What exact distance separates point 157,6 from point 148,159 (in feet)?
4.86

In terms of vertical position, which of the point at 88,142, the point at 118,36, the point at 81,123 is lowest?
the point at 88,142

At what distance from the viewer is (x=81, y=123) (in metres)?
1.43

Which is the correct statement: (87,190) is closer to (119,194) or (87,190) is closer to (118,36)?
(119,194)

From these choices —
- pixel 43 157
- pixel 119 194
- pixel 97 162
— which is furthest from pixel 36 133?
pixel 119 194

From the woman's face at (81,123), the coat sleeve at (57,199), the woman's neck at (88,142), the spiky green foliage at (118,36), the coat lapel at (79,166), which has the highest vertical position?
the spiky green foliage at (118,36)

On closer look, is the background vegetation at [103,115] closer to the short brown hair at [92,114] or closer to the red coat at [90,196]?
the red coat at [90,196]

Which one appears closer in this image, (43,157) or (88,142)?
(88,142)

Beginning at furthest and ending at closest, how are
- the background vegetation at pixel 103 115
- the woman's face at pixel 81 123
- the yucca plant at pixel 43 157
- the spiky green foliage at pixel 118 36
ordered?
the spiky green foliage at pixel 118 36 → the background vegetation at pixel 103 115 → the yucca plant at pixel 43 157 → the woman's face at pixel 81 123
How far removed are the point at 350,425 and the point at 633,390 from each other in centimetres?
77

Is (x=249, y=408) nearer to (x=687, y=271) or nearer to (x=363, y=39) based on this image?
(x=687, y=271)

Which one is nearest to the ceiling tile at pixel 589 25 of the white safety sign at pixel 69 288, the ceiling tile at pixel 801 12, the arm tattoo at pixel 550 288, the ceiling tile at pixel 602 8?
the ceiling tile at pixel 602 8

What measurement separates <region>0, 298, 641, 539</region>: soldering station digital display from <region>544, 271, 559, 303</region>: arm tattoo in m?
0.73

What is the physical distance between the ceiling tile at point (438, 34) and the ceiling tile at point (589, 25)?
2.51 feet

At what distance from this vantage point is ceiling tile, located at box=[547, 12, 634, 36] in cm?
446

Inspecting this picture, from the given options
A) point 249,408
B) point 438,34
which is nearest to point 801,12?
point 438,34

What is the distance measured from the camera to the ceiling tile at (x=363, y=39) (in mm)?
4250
☆ ☆ ☆ ☆ ☆
Rewrite all of the material above, swapping "soldering station digital display" for "workbench display" and leaving everything else unchanged.

__Output below__.
What exact distance separates point 157,6 from point 148,159 (in feet)?
4.86

In terms of vertical position, which of the point at 88,142, the point at 118,36, the point at 81,123 is lowest?
the point at 88,142

At what distance from the viewer is (x=81, y=123) (in metres)?
1.43

Which is the correct statement: (87,190) is closer to (119,194) or (87,190) is closer to (118,36)?
(119,194)

From these choices —
- pixel 43 157
- pixel 119 194
- pixel 97 162
— which is furthest from pixel 36 133?
pixel 119 194

From the woman's face at (81,123), the coat sleeve at (57,199), the woman's neck at (88,142), the spiky green foliage at (118,36), the coat lapel at (79,166), which has the highest vertical position?
the spiky green foliage at (118,36)

On closer look, is the background vegetation at [103,115] closer to the short brown hair at [92,114] or closer to the red coat at [90,196]?
the red coat at [90,196]

Which one appears closer in this image, (43,157) or (88,142)?
(88,142)

Beginning at furthest and ending at closest, how are
- the background vegetation at pixel 103 115
- the woman's face at pixel 81 123
- the yucca plant at pixel 43 157
- the spiky green foliage at pixel 118 36
ordered?
the spiky green foliage at pixel 118 36 → the background vegetation at pixel 103 115 → the yucca plant at pixel 43 157 → the woman's face at pixel 81 123
How far removed are the point at 350,425 and the point at 633,390 from each other in centimetres?
77

Is (x=249, y=408) nearer to (x=687, y=271) or nearer to (x=363, y=39) based on this image?
(x=687, y=271)

Which one is nearest to the ceiling tile at pixel 589 25 of the white safety sign at pixel 69 288, the ceiling tile at pixel 801 12, the arm tattoo at pixel 550 288, the ceiling tile at pixel 602 8?
the ceiling tile at pixel 602 8

What measurement separates <region>0, 298, 641, 539</region>: workbench display from <region>544, 271, 559, 303</region>: arm tattoo in m?
0.73

What is the physical distance between the ceiling tile at point (438, 34) and the ceiling tile at point (589, 25)?
2.51 feet

At what distance from this vantage point is ceiling tile, located at box=[547, 12, 634, 36] in cm?
446

Inspecting this picture, from the given options
A) point 249,408
B) point 438,34
which is nearest to point 801,12?
point 438,34

What is the distance measured from the camera to the ceiling tile at (x=363, y=39) (in mm)?
4250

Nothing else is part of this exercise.